The license emphasizes strict separation between research and commercial use, specifying that any outputs, model derivatives, or resulting systems must not be used directly or indirectly for business operations or monetization. Further, the license mandates appropriate attribution, prohibits misrepresentation or false endorsement, and requires that all recipients be informed of the license’s terms when the model or derivatives are shared.

To access the model weights and associated files, users must agree to share their contact information with Mistral AI for the purposes of tracking license compliance and, for commercial parties, receiving communications about new developments.

Limitations and Resource Requirements

A notable constraint of Mistral Small (2409) lies in its hardware requirements: self-hosted deployment in research environments typically demands access to substantial GPU memory for inference on a single device. Parallelization can distribute memory demands, but such infrastructure is often limited to well-resourced laboratories or institutional environments. The restriction to research-use only further delineates the intended audience and limits real-world deployments outside of academic or exploratory settings.

The training procedures, data curation strategies, and evaluation benchmarks employed by Mistral AI have not been exhaustively documented in public sources.
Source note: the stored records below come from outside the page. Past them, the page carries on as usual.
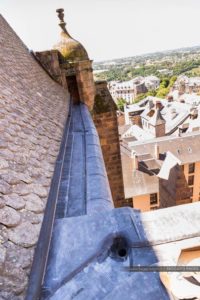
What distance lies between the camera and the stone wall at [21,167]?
154cm

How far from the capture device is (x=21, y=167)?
95.4 inches

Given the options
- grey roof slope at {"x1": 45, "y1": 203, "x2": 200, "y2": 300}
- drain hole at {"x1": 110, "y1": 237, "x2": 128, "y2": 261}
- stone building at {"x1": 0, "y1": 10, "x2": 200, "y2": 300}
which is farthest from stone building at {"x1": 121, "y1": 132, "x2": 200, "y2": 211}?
drain hole at {"x1": 110, "y1": 237, "x2": 128, "y2": 261}

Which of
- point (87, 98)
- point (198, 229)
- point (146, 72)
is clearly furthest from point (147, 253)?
point (146, 72)

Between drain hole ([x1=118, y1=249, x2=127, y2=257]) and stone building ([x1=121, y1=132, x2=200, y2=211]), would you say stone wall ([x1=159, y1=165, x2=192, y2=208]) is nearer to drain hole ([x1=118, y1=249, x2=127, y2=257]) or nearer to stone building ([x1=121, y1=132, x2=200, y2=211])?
stone building ([x1=121, y1=132, x2=200, y2=211])

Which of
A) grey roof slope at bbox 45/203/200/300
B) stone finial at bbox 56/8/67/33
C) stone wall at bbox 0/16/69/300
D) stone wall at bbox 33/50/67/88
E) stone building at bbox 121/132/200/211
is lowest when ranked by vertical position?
stone building at bbox 121/132/200/211

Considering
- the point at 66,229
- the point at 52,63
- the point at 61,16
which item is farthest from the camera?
the point at 61,16

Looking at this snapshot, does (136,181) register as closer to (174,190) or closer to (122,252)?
(174,190)

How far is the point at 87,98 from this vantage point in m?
8.24

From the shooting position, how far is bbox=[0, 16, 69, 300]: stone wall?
1536 millimetres

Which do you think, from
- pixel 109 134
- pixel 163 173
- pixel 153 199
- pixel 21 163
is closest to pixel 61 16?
pixel 109 134

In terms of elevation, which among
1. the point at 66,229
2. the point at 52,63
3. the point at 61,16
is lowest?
the point at 66,229

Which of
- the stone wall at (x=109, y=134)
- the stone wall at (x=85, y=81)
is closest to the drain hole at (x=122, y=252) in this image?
the stone wall at (x=109, y=134)

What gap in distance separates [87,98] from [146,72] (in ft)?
570

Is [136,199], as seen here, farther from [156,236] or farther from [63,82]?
[156,236]
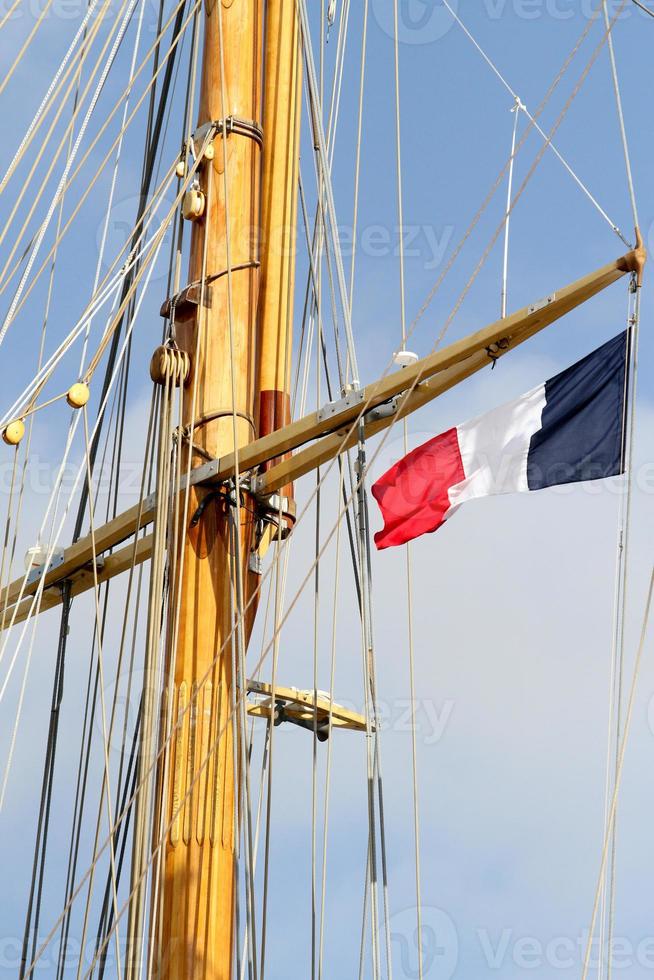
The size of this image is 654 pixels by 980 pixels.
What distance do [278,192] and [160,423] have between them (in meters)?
2.24

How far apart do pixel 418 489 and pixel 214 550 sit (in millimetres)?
1324

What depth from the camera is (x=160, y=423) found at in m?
10.6

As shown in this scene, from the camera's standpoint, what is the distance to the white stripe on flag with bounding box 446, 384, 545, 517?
33.0 ft

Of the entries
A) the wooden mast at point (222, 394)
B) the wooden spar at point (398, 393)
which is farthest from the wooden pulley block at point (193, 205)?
the wooden spar at point (398, 393)

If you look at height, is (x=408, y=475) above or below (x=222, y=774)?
above

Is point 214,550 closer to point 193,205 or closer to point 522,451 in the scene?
point 522,451

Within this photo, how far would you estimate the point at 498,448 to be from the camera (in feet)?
33.4

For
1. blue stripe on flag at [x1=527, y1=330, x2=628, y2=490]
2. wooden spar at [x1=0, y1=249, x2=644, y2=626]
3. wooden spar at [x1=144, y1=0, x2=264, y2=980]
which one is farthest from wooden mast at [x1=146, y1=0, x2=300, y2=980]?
blue stripe on flag at [x1=527, y1=330, x2=628, y2=490]

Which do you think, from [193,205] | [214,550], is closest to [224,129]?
[193,205]

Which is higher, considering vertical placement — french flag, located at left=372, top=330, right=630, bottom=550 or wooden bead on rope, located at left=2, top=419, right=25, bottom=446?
wooden bead on rope, located at left=2, top=419, right=25, bottom=446

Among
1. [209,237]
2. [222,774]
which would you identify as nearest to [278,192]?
[209,237]

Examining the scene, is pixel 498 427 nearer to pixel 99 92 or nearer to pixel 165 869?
pixel 165 869

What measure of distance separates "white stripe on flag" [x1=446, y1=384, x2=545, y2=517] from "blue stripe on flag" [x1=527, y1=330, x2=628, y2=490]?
0.07 meters

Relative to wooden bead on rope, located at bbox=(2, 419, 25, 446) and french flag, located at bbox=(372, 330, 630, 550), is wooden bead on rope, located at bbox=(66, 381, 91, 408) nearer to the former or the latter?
wooden bead on rope, located at bbox=(2, 419, 25, 446)
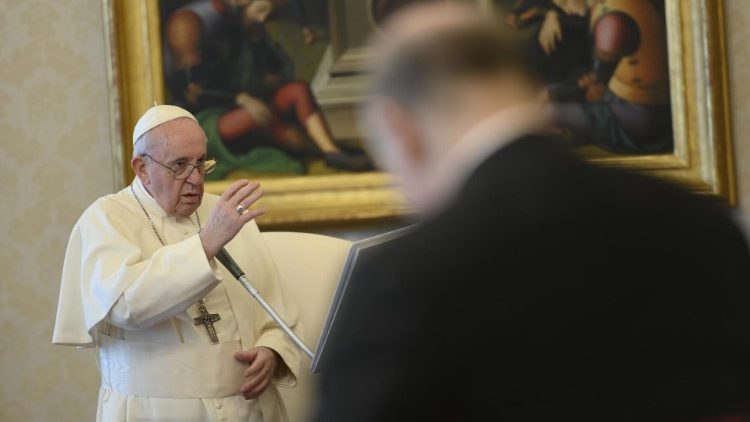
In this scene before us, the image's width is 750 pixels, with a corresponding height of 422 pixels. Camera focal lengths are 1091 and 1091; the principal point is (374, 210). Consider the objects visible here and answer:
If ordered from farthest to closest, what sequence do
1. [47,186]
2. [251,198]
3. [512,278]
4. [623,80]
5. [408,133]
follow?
[47,186], [623,80], [251,198], [408,133], [512,278]

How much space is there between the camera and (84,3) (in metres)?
5.48

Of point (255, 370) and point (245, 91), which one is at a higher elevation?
point (245, 91)

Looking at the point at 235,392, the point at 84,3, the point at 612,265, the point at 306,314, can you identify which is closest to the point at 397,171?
the point at 612,265

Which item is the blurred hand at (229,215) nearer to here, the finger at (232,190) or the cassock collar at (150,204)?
the finger at (232,190)

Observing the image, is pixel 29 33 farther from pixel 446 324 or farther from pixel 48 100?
pixel 446 324

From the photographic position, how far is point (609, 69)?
5.25 metres

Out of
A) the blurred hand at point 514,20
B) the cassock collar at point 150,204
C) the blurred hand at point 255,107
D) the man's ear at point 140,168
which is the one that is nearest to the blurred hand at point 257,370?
the cassock collar at point 150,204

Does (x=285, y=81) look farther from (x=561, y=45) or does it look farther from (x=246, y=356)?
(x=246, y=356)

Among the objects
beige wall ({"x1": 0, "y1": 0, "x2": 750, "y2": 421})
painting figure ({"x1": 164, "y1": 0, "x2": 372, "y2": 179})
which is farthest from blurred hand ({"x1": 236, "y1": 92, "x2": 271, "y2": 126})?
beige wall ({"x1": 0, "y1": 0, "x2": 750, "y2": 421})

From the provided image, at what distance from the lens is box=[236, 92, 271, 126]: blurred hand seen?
5.31 meters

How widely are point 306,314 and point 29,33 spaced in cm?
224

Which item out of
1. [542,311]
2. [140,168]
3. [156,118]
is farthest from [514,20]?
[542,311]

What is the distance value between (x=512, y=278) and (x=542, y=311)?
64 mm

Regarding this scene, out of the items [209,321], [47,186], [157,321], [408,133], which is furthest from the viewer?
[47,186]
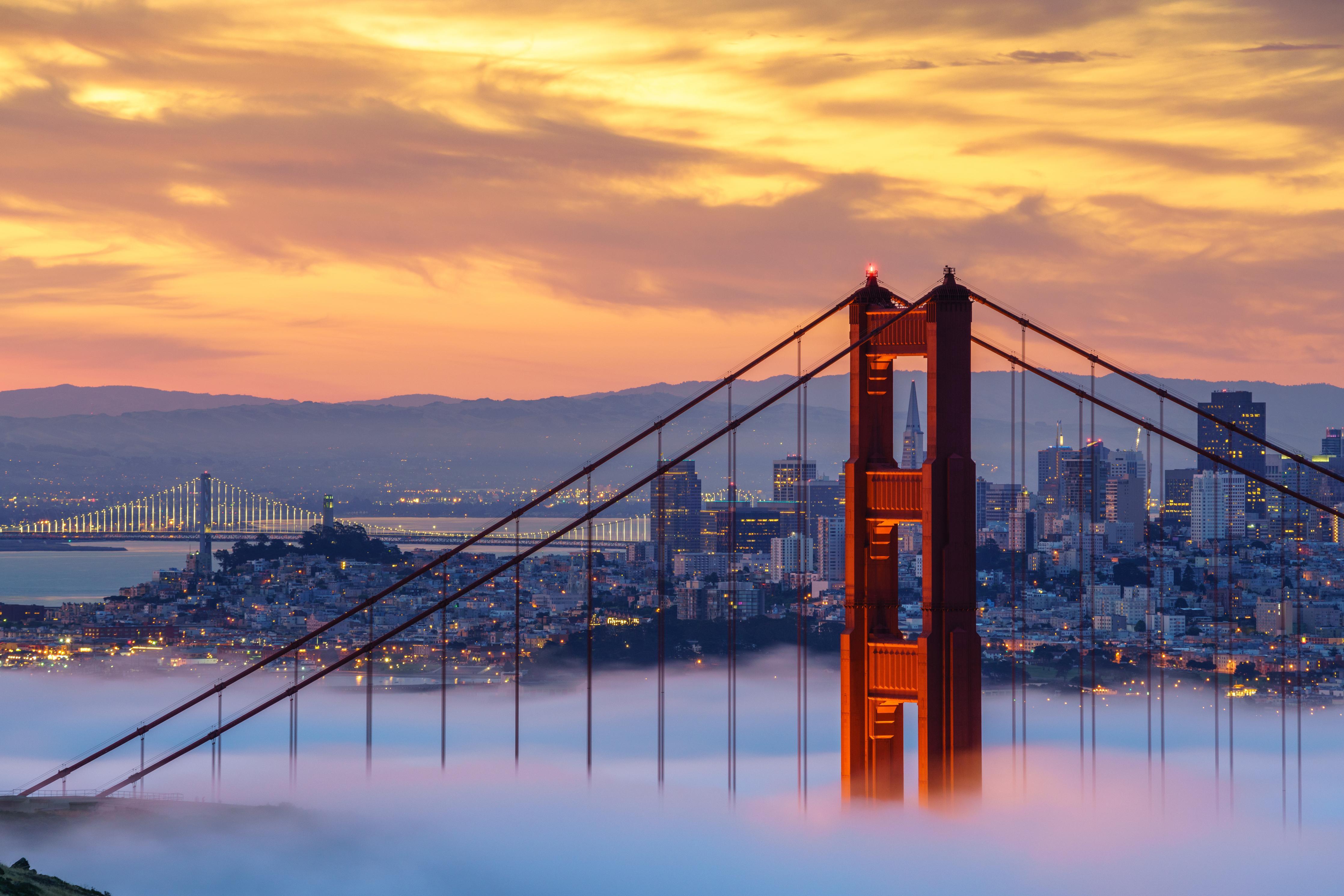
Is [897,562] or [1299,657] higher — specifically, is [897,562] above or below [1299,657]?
above

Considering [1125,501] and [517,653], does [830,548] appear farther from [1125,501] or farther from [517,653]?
[517,653]

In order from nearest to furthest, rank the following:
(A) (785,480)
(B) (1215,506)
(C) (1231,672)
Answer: (C) (1231,672) → (A) (785,480) → (B) (1215,506)

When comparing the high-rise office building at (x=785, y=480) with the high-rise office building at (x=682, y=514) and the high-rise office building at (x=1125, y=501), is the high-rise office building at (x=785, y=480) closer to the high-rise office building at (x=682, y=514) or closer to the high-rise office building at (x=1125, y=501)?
the high-rise office building at (x=682, y=514)

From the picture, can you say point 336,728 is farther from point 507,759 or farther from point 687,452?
point 687,452

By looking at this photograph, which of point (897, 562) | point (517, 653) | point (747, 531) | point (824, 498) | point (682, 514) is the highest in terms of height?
point (824, 498)

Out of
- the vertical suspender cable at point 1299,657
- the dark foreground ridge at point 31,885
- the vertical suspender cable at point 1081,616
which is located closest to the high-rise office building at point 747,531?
the vertical suspender cable at point 1299,657

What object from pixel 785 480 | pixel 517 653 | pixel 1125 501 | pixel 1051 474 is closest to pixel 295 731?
pixel 517 653
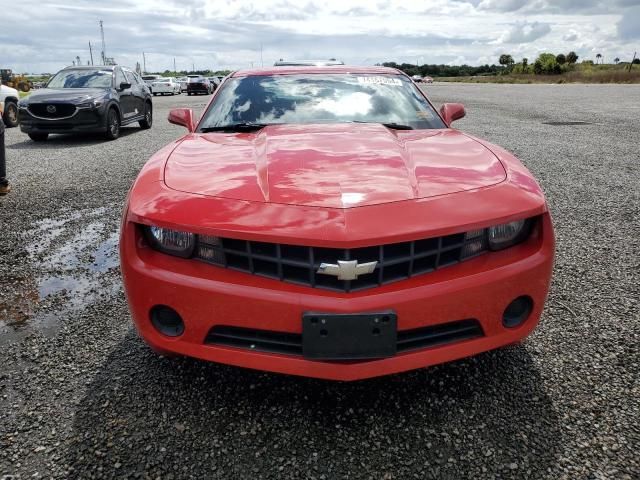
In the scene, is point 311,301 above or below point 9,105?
above

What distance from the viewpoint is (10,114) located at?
43.8 feet

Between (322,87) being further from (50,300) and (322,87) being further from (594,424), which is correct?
(594,424)

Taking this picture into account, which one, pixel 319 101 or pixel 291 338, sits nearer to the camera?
pixel 291 338

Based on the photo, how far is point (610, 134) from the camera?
33.3ft

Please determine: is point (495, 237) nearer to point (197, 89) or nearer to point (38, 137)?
point (38, 137)

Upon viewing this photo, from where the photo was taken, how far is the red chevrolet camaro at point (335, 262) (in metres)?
1.77

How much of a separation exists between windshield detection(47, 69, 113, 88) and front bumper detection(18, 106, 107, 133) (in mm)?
1087

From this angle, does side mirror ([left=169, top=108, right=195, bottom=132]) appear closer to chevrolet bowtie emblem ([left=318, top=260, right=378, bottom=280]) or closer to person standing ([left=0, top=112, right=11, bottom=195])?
chevrolet bowtie emblem ([left=318, top=260, right=378, bottom=280])

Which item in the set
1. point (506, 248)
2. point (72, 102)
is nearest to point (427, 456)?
point (506, 248)

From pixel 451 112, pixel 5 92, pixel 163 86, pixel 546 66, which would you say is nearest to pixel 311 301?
pixel 451 112

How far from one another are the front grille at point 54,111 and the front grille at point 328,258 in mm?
9444

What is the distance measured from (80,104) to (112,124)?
0.82 metres

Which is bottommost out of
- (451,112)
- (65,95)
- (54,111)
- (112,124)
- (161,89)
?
(161,89)

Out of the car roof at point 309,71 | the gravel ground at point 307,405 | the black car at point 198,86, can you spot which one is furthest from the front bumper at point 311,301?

As with all large language models, users are cautioned regarding potential biases or limitations inherited from the training data and the need for careful evaluation before adopting the model for sensitive research tasks.

Release Context and Model Family

The September 2024 release of Mistral Small (2409) was accompanied by updates to other Mistral AI models, illustrating an ongoing focus on efficiency and accessibility. Notable models within the ecosystem include Mistral NeMo 12B (smaller-scale), Mistral Large 2 (frontier model), and Codestral (code generation focus). These models collectively serve a spectrum of research and development needs, providing a modular suite for experimentation within the licensing framework.